Nick Montfort is Professor of Digital Media at MIT. He is the author of Twisty Little Passages: An Approach to Interactive Fiction and Exploratory Programming for the Arts and Humanities; the coauthor of Racing the Beam: The Atari Video Computer System and 10 PRINT CHR$(205.5+RND(1)); : GOTO 10; and the coeditor of The New Media Reader (all published by the MIT Press).

Patsy Baudoin works independently as a translator and developmental editor.

John Bell is Assistant Professor of Innovative Communication Design at the University of Maine.

Ian Bogost is Ivan Allen College Distinguished Chair in Media Studies and Professor of Interactive Computing at the Georgia Institute of Technology, a Founding Partner at Persuasive Games LLC, and the coauthor of Newsgames: Journalism at Play (MIT Press, 2010).

Jeremy Douglass is a postdoctoral researcher in software studies at the University of California, San Diego, in affiliation with Calit2.

Mark C. Marino is Professor of Writing at the University of Southern California, where he directs the Humanities and Critical Code Studies Lab. He is a coauthor of 10 PRINT CHR$(205.5+RND(1)); : GOTO 10 (MIT Press).

Michael Mateas is Associate Professor of Computer Science at the University of California, Santa Cruz

Casey Reas is Professor of Design Media Arts at UCLA and coauthor of Processing: A Programming Handbook for Visual Designers and Artists (MIT Press, 2007).

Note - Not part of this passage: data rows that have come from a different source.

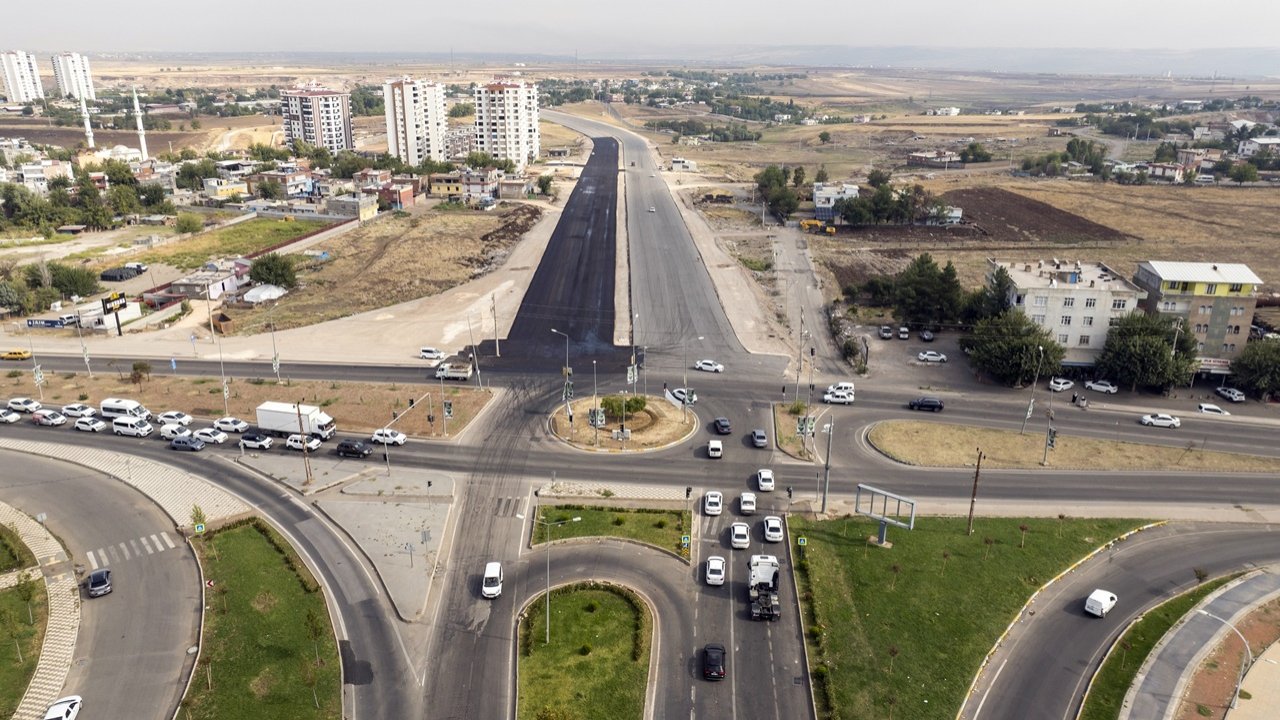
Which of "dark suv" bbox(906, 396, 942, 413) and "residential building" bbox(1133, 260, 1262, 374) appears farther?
"residential building" bbox(1133, 260, 1262, 374)


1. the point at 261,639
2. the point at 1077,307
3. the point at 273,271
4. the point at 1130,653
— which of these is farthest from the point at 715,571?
the point at 273,271

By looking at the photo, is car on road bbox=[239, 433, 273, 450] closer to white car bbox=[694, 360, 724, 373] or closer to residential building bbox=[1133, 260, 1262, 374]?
white car bbox=[694, 360, 724, 373]

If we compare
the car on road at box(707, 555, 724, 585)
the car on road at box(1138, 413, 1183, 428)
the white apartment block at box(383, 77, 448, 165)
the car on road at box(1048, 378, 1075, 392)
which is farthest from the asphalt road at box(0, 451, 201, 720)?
the white apartment block at box(383, 77, 448, 165)

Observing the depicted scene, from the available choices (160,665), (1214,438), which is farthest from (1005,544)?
(160,665)

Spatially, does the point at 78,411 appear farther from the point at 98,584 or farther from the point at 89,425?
the point at 98,584

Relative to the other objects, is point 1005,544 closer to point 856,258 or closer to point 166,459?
point 166,459

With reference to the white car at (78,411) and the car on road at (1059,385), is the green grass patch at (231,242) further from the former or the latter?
the car on road at (1059,385)
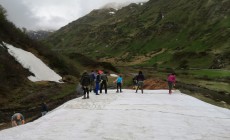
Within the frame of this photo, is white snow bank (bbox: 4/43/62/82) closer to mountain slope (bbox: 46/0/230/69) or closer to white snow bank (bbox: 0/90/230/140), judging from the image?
white snow bank (bbox: 0/90/230/140)

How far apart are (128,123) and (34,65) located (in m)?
36.7

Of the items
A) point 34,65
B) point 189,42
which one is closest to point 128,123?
point 34,65

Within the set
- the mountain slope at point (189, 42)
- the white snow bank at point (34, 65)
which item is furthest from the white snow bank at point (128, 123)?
the mountain slope at point (189, 42)

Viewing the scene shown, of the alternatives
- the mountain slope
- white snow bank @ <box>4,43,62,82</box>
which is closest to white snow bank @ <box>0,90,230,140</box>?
white snow bank @ <box>4,43,62,82</box>

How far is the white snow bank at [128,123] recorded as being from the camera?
53.5 feet

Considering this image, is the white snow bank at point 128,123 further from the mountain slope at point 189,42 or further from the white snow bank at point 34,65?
the mountain slope at point 189,42

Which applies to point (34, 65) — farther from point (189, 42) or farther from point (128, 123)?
point (189, 42)

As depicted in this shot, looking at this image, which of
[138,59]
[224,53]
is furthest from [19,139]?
[138,59]

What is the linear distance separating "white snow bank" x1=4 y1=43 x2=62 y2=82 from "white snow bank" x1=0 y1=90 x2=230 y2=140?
1026 inches

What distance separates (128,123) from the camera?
61.5 ft

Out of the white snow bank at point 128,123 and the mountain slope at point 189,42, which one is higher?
the mountain slope at point 189,42

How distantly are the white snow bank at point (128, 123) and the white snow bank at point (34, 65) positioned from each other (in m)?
26.1

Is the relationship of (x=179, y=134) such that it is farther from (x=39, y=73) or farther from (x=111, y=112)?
(x=39, y=73)

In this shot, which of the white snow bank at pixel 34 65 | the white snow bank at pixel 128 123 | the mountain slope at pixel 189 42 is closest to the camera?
the white snow bank at pixel 128 123
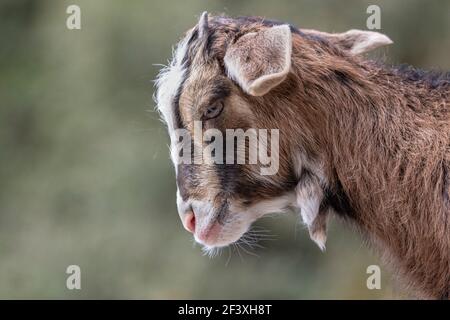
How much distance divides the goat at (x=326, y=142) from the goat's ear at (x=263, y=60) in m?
0.01

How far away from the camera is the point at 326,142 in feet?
17.3

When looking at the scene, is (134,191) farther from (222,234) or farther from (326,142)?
(326,142)

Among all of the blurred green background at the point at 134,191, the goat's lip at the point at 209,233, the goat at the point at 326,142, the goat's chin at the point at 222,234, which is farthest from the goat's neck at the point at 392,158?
the blurred green background at the point at 134,191

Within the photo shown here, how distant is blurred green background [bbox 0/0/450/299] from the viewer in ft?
42.2

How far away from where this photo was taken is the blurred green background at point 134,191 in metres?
12.9

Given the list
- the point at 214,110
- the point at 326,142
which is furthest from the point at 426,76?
the point at 214,110

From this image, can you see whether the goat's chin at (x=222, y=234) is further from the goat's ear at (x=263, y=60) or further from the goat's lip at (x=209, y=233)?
the goat's ear at (x=263, y=60)

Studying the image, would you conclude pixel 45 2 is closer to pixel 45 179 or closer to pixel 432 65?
pixel 45 179

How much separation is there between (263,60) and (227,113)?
0.41 metres

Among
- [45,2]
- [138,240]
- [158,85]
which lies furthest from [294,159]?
[45,2]

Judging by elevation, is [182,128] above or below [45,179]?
above

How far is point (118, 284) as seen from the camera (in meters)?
13.6

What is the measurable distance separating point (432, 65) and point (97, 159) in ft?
17.0

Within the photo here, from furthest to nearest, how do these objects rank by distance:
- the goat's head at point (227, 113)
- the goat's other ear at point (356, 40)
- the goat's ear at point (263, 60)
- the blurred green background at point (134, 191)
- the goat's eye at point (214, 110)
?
the blurred green background at point (134, 191), the goat's other ear at point (356, 40), the goat's eye at point (214, 110), the goat's head at point (227, 113), the goat's ear at point (263, 60)
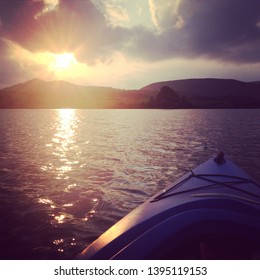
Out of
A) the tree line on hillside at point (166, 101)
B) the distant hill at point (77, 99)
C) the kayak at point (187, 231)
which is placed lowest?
the kayak at point (187, 231)

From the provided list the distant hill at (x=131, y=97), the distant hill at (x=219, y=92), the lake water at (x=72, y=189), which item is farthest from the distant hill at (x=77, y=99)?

Mark Sample is Associate Professor of English at George Mason University.

Noah Vawter is a sound artist.
A single line of code offers a way to understand the cultural context of computing.

This book takes a single line of code the extremely concise BASIC program for the Commodore 64 inscribed in the title and uses it as a lens through which to consider the phenomenon of creative computing and the way computer programs exist in culture. The authors of this collaboratively written book treat code not as merely functional but as a text in the case of 10 PRINT, a text that appeared in many different printed sources that yields a story about its making, its purpose, its assumptions, and more. They consider randomness and regularity in computing and art, the maze in culture, the popular BASIC programming language, and the highly influential Commodore 64 computer.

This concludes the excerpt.